Aim
Everything in the listing should be restated word for word.

Material for this exercise

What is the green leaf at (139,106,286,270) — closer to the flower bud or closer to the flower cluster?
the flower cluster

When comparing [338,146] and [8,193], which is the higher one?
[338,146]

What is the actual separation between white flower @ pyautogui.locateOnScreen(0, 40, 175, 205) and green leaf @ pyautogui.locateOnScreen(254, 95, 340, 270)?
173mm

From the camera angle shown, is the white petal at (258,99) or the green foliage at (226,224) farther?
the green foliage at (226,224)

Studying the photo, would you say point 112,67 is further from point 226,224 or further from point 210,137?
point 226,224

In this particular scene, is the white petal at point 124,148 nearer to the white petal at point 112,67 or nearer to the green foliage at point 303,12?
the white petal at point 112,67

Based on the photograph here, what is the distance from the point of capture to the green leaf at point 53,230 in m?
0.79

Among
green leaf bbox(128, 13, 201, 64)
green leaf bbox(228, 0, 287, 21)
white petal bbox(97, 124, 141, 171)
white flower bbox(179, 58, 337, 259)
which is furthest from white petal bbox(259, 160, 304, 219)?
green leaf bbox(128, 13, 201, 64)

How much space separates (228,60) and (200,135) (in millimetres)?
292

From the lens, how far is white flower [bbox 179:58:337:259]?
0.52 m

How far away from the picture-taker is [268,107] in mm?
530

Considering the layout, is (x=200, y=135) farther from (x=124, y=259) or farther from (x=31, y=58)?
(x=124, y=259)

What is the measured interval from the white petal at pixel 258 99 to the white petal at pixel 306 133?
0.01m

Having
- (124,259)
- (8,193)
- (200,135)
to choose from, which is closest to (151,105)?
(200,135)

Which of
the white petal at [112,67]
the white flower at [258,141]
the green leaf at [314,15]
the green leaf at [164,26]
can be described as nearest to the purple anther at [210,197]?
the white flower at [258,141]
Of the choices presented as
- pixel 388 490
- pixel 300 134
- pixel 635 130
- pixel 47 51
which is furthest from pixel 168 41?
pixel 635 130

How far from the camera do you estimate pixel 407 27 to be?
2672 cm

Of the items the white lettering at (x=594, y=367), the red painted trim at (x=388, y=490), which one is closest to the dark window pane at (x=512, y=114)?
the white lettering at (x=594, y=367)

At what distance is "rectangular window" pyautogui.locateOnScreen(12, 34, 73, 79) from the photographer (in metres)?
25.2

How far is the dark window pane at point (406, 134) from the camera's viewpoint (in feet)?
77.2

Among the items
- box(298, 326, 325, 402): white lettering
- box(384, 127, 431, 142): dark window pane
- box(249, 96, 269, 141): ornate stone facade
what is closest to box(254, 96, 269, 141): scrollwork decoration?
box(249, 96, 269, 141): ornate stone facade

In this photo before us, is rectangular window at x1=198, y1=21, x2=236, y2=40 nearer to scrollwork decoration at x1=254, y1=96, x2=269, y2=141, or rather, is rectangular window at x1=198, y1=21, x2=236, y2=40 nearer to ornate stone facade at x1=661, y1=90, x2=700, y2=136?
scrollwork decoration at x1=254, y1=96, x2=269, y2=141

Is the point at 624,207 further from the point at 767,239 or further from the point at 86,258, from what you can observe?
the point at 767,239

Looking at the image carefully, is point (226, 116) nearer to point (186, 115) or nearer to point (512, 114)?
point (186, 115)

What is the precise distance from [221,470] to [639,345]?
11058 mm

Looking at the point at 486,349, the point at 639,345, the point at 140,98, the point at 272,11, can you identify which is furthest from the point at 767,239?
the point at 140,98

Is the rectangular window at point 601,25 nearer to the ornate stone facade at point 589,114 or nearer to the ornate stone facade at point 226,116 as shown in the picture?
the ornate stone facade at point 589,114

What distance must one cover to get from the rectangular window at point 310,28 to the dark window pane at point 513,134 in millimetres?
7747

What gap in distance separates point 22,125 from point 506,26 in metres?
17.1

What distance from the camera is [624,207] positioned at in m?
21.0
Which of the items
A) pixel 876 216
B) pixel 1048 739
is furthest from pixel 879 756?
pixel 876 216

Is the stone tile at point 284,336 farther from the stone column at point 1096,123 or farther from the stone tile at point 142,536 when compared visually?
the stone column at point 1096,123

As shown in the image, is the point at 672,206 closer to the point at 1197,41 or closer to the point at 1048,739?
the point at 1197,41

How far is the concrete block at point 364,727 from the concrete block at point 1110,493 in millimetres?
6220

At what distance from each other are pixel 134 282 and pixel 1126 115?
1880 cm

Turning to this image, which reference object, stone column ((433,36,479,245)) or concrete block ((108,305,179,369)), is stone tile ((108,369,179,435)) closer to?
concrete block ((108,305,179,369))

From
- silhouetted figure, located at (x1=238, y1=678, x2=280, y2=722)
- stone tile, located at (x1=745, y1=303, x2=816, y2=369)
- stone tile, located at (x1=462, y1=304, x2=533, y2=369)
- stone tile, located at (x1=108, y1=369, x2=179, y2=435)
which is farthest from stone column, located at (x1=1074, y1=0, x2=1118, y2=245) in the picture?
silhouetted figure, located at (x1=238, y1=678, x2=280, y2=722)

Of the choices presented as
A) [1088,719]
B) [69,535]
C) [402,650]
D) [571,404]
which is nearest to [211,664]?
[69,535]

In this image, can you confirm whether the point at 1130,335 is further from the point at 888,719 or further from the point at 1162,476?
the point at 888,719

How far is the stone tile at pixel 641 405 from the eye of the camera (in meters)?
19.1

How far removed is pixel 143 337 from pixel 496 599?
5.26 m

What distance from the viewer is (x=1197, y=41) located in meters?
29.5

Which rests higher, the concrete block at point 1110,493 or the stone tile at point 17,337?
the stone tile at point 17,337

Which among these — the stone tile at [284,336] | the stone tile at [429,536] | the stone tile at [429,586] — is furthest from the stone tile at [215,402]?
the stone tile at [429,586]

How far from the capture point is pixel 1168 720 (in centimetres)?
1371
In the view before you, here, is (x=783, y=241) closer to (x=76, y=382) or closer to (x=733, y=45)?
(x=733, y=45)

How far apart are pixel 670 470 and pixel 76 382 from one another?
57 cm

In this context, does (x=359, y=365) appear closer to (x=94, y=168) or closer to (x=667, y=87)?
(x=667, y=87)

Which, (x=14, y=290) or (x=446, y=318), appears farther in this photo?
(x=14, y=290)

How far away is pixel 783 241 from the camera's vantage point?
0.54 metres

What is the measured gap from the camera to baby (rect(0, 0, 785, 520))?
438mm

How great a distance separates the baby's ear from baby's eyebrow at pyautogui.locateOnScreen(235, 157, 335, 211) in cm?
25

Reply
What is the green leaf at (139,106,286,270) — closer to the flower bud or closer to the flower cluster?
the flower cluster

When comparing [338,146] and [8,193], which is the higher one?
[338,146]

What is the actual separation between white flower @ pyautogui.locateOnScreen(0, 40, 175, 205) and green leaf @ pyautogui.locateOnScreen(254, 95, 340, 270)?
173mm

From the camera angle shown, is the white petal at (258,99) or the green foliage at (226,224) farther?
the green foliage at (226,224)

Studying the photo, would you say point 112,67 is further from point 226,224 or further from point 210,137?
point 226,224

In this particular scene, is the white petal at point 124,148 nearer to the white petal at point 112,67 or nearer to the green foliage at point 303,12?
the white petal at point 112,67

Based on the photograph here, what is the distance from the point of capture to the green leaf at point 53,230 in m?
0.79

Among
green leaf bbox(128, 13, 201, 64)
green leaf bbox(228, 0, 287, 21)
white petal bbox(97, 124, 141, 171)
white flower bbox(179, 58, 337, 259)
which is furthest from white petal bbox(259, 160, 304, 219)?
green leaf bbox(128, 13, 201, 64)

How much space separates (228,60) and (200,135) (in millimetres)?
292

From the lens, how far is white flower [bbox 179:58:337:259]?
0.52 m

How far away from the picture-taker is [268,107] in mm?
530

Considering the layout, is (x=200, y=135) farther from (x=124, y=259) or farther from (x=31, y=58)?
(x=124, y=259)

What is the measured interval from the white petal at pixel 258 99 to the white petal at pixel 306 133?
0.01m

Having
- (124,259)
- (8,193)
- (200,135)
to choose from, which is closest to (151,105)?
(200,135)

Which of
the white petal at [112,67]
the white flower at [258,141]
the green leaf at [314,15]
the green leaf at [164,26]
can be described as nearest to the purple anther at [210,197]?
the white flower at [258,141]
Of the choices presented as
- pixel 388 490
- pixel 300 134
- pixel 635 130
- pixel 47 51
which is furthest from pixel 168 41?
pixel 635 130

How far from the camera do you estimate pixel 407 27 to be?
2672 cm

Of the items the white lettering at (x=594, y=367), the red painted trim at (x=388, y=490), which one is closest to the dark window pane at (x=512, y=114)?
the white lettering at (x=594, y=367)

At what distance is "rectangular window" pyautogui.locateOnScreen(12, 34, 73, 79) from the photographer (in metres)?
25.2

How far is the dark window pane at point (406, 134) from the camera's viewpoint (in feet)?
77.2

Among the items
- box(298, 326, 325, 402): white lettering
- box(384, 127, 431, 142): dark window pane
- box(249, 96, 269, 141): ornate stone facade
what is closest to box(254, 96, 269, 141): scrollwork decoration?
box(249, 96, 269, 141): ornate stone facade

In this photo before us, is rectangular window at x1=198, y1=21, x2=236, y2=40 nearer to scrollwork decoration at x1=254, y1=96, x2=269, y2=141, or rather, is rectangular window at x1=198, y1=21, x2=236, y2=40 nearer to ornate stone facade at x1=661, y1=90, x2=700, y2=136?
scrollwork decoration at x1=254, y1=96, x2=269, y2=141

Is the point at 624,207 further from the point at 767,239 or further from the point at 86,258, from what you can observe?
the point at 767,239

Looking at the image carefully, is point (226, 116) nearer to point (186, 115) or nearer to point (512, 114)?
point (186, 115)

What is the precise distance from [221,470] to [639,345]?
11058 mm

Looking at the point at 486,349, the point at 639,345, the point at 140,98, the point at 272,11, can you identify which is furthest from the point at 767,239?
the point at 140,98

Is the rectangular window at point 601,25 nearer to the ornate stone facade at point 589,114 or nearer to the ornate stone facade at point 226,116 as shown in the picture?
the ornate stone facade at point 589,114

What distance must one cover to get from the rectangular window at point 310,28 to the dark window pane at point 513,134 in millimetres?
7747

What gap in distance separates point 22,125 from point 506,26 in metres?
17.1

What distance from the camera is [624,207] positioned at in m?
21.0
Which of the items
A) pixel 876 216
B) pixel 1048 739
is furthest from pixel 879 756?
pixel 876 216

Is the stone tile at point 284,336 farther from the stone column at point 1096,123 or farther from the stone tile at point 142,536 when compared visually?
the stone column at point 1096,123

As shown in the image, is the point at 672,206 closer to the point at 1197,41 or closer to the point at 1048,739?
the point at 1197,41

How far is the concrete block at point 364,727 from the concrete block at point 1110,493 in millimetres?
6220

At what distance from each other are pixel 134 282 and pixel 1126 115?
1880 cm

Turning to this image, which reference object, stone column ((433,36,479,245)) or concrete block ((108,305,179,369)), is stone tile ((108,369,179,435)) closer to?
concrete block ((108,305,179,369))

From
- silhouetted figure, located at (x1=238, y1=678, x2=280, y2=722)
- stone tile, located at (x1=745, y1=303, x2=816, y2=369)
- stone tile, located at (x1=462, y1=304, x2=533, y2=369)
- stone tile, located at (x1=108, y1=369, x2=179, y2=435)
which is farthest from stone column, located at (x1=1074, y1=0, x2=1118, y2=245) in the picture?
silhouetted figure, located at (x1=238, y1=678, x2=280, y2=722)

Of the choices presented as
A) [1088,719]
B) [69,535]
C) [402,650]
D) [571,404]
which is nearest to [211,664]?
[69,535]

In this image, can you confirm whether the point at 1130,335 is further from the point at 888,719 or further from the point at 1162,476?
the point at 888,719

How far is the stone tile at pixel 641 405 from the eye of the camera (in meters)?
19.1

How far removed is pixel 143 337 from pixel 496 599?
5.26 m

What distance from the viewer is (x=1197, y=41) located in meters?
29.5

Which rests higher, the concrete block at point 1110,493 or the stone tile at point 17,337?
the stone tile at point 17,337

Which among these — the stone tile at [284,336] | the stone tile at [429,536] | the stone tile at [429,586] — is furthest from the stone tile at [215,402]?
the stone tile at [429,586]

How far from the capture point is pixel 1168 720 (in centimetres)?
1371
In the view before you, here, is (x=783, y=241) closer to (x=76, y=382) or closer to (x=733, y=45)?
(x=733, y=45)

How far apart are pixel 670 470 and pixel 76 382 from one another?
57 cm

In this context, does (x=359, y=365) appear closer to (x=94, y=168) or closer to (x=667, y=87)?
(x=667, y=87)

Which, (x=14, y=290) or (x=446, y=318), appears farther in this photo?
(x=14, y=290)

How far away is pixel 783 241 from the camera's vantage point?
0.54 metres

What is the measured gap from the camera to baby (rect(0, 0, 785, 520))?
438mm

How great a distance separates the baby's ear from baby's eyebrow at pyautogui.locateOnScreen(235, 157, 335, 211) in cm?
25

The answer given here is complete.